— Start of Input material —

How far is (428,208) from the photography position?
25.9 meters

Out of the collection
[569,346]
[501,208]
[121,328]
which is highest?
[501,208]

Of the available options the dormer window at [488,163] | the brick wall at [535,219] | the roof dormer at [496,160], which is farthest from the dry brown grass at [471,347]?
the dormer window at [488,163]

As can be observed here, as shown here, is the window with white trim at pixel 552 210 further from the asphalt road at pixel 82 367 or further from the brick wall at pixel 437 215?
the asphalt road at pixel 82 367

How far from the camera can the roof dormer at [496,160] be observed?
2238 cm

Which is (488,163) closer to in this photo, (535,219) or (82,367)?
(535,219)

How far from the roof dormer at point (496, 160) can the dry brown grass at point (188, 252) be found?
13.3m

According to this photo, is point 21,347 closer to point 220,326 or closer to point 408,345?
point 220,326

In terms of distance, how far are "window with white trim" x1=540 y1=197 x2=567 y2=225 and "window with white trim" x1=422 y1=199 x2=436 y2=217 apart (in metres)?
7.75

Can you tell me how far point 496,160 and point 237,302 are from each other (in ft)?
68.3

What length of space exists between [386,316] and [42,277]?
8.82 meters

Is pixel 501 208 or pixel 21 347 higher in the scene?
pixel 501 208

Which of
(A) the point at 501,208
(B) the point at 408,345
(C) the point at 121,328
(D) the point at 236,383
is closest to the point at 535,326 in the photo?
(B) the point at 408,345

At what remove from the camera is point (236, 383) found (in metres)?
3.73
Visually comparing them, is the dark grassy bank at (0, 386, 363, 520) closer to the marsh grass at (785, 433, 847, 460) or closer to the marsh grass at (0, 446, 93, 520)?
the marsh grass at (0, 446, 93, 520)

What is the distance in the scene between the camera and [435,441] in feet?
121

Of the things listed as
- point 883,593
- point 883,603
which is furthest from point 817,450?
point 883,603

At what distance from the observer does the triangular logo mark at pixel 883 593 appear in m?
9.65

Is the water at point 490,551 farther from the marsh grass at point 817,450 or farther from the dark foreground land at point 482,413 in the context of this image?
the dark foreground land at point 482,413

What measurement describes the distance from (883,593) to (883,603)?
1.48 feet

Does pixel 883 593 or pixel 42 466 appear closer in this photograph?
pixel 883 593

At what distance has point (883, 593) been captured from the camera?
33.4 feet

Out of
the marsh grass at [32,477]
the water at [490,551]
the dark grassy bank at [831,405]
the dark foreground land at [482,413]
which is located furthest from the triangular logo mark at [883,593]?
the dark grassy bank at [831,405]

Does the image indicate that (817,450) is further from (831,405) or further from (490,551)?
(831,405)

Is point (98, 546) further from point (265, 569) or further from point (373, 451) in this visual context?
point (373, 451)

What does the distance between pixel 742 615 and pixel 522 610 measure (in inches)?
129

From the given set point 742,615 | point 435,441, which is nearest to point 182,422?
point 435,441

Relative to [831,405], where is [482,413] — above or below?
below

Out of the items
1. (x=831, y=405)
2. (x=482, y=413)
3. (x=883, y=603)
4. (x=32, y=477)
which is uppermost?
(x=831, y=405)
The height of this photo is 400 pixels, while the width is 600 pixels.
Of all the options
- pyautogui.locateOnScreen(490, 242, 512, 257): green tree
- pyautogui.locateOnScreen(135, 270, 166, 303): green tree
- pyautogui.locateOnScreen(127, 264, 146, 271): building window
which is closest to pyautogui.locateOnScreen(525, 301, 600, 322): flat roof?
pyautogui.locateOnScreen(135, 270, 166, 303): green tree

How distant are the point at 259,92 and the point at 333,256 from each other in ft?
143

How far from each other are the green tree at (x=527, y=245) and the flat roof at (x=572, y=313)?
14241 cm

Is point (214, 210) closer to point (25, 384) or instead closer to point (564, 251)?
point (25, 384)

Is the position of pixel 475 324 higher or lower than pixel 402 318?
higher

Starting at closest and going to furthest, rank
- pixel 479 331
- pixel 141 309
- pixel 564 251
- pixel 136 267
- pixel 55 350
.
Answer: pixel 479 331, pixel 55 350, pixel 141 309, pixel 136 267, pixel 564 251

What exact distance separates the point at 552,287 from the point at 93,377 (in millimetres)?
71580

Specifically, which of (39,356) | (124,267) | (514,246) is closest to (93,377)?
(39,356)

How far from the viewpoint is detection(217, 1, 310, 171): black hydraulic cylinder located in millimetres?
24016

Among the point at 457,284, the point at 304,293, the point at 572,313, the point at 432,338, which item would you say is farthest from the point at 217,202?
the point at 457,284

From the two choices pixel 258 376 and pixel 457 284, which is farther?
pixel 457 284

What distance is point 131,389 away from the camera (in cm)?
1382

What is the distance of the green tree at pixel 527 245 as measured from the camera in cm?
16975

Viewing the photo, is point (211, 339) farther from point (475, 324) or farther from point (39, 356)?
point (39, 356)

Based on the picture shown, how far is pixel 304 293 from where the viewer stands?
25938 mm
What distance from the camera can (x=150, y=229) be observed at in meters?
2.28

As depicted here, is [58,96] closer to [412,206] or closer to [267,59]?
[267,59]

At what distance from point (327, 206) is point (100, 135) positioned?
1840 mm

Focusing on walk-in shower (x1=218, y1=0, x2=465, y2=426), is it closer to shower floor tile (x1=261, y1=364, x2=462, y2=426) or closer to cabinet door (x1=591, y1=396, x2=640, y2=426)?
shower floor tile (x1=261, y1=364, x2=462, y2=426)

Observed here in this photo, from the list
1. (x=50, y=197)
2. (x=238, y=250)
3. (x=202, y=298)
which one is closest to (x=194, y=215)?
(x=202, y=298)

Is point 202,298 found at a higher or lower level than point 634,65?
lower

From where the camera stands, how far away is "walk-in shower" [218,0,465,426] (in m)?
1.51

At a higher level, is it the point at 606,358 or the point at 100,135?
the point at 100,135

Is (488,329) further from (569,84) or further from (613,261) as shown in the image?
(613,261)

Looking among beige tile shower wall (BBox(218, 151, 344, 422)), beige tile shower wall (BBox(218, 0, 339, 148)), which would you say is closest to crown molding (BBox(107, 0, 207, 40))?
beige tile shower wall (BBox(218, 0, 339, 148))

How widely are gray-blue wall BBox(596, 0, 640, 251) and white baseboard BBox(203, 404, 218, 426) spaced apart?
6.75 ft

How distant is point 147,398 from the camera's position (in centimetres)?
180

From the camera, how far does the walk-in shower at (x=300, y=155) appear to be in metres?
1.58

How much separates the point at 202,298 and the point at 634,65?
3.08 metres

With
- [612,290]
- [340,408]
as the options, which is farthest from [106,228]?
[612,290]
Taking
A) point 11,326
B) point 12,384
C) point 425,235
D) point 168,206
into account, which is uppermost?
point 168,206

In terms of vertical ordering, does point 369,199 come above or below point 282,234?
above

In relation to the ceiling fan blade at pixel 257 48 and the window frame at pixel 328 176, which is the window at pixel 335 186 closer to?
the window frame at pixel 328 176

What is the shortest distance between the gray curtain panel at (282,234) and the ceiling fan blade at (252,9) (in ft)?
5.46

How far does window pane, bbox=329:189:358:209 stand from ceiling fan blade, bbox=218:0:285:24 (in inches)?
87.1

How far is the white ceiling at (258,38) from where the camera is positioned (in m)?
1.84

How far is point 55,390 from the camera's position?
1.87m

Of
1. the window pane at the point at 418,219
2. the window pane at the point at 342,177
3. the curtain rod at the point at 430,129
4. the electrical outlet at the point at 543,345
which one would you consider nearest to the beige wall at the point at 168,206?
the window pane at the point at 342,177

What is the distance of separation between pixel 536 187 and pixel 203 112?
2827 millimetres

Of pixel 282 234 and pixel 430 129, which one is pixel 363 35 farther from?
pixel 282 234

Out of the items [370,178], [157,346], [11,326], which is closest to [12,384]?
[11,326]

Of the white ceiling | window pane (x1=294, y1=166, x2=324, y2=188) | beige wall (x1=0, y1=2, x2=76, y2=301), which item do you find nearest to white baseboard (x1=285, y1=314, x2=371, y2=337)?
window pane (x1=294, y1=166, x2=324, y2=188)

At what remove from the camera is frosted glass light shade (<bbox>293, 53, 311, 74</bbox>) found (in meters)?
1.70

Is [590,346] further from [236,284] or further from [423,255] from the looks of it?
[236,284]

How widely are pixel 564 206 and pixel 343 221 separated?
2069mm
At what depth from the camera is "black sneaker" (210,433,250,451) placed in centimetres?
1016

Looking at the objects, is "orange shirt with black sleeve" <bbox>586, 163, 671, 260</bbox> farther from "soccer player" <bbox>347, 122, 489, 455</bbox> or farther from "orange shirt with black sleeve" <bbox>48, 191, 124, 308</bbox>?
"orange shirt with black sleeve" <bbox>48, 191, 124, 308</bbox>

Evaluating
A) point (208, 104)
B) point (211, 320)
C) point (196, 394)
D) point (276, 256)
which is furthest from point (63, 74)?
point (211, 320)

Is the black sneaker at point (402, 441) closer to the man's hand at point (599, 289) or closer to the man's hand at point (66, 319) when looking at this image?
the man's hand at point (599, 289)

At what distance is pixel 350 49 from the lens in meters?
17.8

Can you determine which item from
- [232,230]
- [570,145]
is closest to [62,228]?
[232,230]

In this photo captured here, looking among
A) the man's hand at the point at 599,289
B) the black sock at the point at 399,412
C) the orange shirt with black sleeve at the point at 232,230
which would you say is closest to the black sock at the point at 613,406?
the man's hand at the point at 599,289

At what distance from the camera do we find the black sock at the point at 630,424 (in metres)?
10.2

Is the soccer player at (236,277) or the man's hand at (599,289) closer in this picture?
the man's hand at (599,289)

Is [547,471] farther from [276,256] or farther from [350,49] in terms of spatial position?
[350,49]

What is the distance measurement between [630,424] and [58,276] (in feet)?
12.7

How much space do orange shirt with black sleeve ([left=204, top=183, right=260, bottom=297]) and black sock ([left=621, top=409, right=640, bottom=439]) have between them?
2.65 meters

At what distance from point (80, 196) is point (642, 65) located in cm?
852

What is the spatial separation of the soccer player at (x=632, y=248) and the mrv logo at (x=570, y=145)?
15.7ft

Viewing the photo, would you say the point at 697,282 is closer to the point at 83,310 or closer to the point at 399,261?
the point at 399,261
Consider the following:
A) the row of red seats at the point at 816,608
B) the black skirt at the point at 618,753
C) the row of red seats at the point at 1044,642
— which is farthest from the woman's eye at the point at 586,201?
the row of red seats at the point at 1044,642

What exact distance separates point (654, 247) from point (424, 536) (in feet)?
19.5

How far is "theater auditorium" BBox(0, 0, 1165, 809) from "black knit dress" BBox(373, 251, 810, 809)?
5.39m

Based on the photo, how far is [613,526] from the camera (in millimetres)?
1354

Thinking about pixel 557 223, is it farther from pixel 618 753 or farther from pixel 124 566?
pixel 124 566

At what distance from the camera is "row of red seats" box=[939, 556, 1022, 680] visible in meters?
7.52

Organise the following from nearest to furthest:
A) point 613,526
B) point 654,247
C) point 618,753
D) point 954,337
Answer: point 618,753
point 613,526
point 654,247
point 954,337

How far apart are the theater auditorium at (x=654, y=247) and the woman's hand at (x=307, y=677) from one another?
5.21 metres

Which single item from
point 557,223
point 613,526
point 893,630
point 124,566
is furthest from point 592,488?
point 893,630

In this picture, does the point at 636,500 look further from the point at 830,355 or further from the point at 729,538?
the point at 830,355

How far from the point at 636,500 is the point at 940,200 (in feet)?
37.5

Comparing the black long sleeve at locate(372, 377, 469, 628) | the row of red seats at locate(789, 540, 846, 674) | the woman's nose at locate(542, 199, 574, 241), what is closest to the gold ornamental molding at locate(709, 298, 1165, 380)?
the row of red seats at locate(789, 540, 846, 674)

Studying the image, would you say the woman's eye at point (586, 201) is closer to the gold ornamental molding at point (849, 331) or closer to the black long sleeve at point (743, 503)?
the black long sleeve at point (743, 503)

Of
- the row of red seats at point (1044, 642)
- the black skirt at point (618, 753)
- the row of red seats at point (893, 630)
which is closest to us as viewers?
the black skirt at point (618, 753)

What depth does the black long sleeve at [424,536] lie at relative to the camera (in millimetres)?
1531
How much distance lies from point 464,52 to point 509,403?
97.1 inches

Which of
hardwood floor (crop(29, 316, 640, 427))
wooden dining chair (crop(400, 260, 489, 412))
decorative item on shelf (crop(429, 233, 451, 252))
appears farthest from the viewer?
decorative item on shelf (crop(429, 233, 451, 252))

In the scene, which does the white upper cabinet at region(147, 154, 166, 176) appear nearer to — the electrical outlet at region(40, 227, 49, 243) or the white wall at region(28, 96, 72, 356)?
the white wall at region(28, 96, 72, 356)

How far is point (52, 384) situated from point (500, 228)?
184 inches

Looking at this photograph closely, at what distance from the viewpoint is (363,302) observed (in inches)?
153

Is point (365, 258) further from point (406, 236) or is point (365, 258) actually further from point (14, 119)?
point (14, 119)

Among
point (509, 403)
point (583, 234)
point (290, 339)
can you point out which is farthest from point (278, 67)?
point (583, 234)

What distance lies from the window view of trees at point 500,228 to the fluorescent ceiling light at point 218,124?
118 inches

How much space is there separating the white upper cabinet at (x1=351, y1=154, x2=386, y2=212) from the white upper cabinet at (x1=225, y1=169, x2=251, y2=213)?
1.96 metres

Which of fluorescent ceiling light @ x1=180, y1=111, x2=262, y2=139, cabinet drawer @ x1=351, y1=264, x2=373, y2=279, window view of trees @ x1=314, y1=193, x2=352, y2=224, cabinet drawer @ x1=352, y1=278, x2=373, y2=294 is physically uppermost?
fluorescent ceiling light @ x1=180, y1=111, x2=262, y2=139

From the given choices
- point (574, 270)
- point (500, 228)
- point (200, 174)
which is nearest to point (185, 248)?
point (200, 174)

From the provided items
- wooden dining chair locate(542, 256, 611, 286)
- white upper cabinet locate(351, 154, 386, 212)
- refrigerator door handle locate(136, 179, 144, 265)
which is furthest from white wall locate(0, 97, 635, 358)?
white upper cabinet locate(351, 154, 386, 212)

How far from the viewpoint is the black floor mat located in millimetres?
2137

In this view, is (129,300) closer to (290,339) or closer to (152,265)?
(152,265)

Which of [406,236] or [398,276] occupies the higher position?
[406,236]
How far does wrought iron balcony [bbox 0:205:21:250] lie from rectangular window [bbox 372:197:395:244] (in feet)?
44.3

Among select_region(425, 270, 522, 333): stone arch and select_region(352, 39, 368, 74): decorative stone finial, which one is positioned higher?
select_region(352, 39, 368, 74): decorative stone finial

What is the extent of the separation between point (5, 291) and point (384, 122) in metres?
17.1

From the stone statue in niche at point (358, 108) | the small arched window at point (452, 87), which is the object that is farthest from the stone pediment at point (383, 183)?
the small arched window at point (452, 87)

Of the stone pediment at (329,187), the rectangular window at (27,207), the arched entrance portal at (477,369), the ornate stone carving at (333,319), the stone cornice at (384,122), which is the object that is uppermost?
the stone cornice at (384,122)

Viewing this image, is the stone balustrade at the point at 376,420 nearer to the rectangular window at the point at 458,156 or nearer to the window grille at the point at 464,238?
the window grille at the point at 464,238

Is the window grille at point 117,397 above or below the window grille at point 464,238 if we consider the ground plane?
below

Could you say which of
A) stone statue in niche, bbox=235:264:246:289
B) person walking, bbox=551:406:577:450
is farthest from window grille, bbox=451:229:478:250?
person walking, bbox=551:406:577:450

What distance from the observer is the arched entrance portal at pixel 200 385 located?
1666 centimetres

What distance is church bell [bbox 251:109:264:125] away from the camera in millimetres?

— End of Input material —

### Stated task
The line containing "From the provided items" and every line after it, through the end of the records, should be repeated exactly and alone.

### Output below
From the provided items
- wooden dining chair locate(542, 256, 611, 286)
- white upper cabinet locate(351, 154, 386, 212)
- refrigerator door handle locate(136, 179, 144, 265)
which is furthest from white wall locate(0, 97, 635, 358)?
white upper cabinet locate(351, 154, 386, 212)

How far from the viewpoint is the black floor mat located in millimetres?
2137

In this view, is (129,300) closer to (290,339) or closer to (152,265)?
(152,265)

Which of [406,236] or [398,276] occupies the higher position?
[406,236]
How far does wrought iron balcony [bbox 0:205:21:250] lie from rectangular window [bbox 372:197:395:244] (in feet)?
44.3

Among select_region(425, 270, 522, 333): stone arch and select_region(352, 39, 368, 74): decorative stone finial, which one is positioned higher?
select_region(352, 39, 368, 74): decorative stone finial

What is the extent of the separation between point (5, 291) and point (384, 122) in metres?
17.1

From the stone statue in niche at point (358, 108) | the small arched window at point (452, 87), which is the object that is farthest from the stone pediment at point (383, 183)?
the small arched window at point (452, 87)

Of the stone pediment at (329,187), the rectangular window at (27,207), the arched entrance portal at (477,369), the ornate stone carving at (333,319), the stone cornice at (384,122), which is the object that is uppermost?
the stone cornice at (384,122)

Viewing this image, is the stone balustrade at the point at 376,420 nearer to the rectangular window at the point at 458,156 or nearer to the window grille at the point at 464,238?
the window grille at the point at 464,238

Is the window grille at point 117,397 above or below the window grille at point 464,238 if we consider the ground plane?
below

Could you say which of
A) stone statue in niche, bbox=235:264:246:289
B) person walking, bbox=551:406:577:450
is farthest from window grille, bbox=451:229:478:250?
person walking, bbox=551:406:577:450

What distance from the observer is the arched entrance portal at pixel 200 385 located?
1666 centimetres

What distance is church bell [bbox 251:109:264:125] away from the camera in millimetres?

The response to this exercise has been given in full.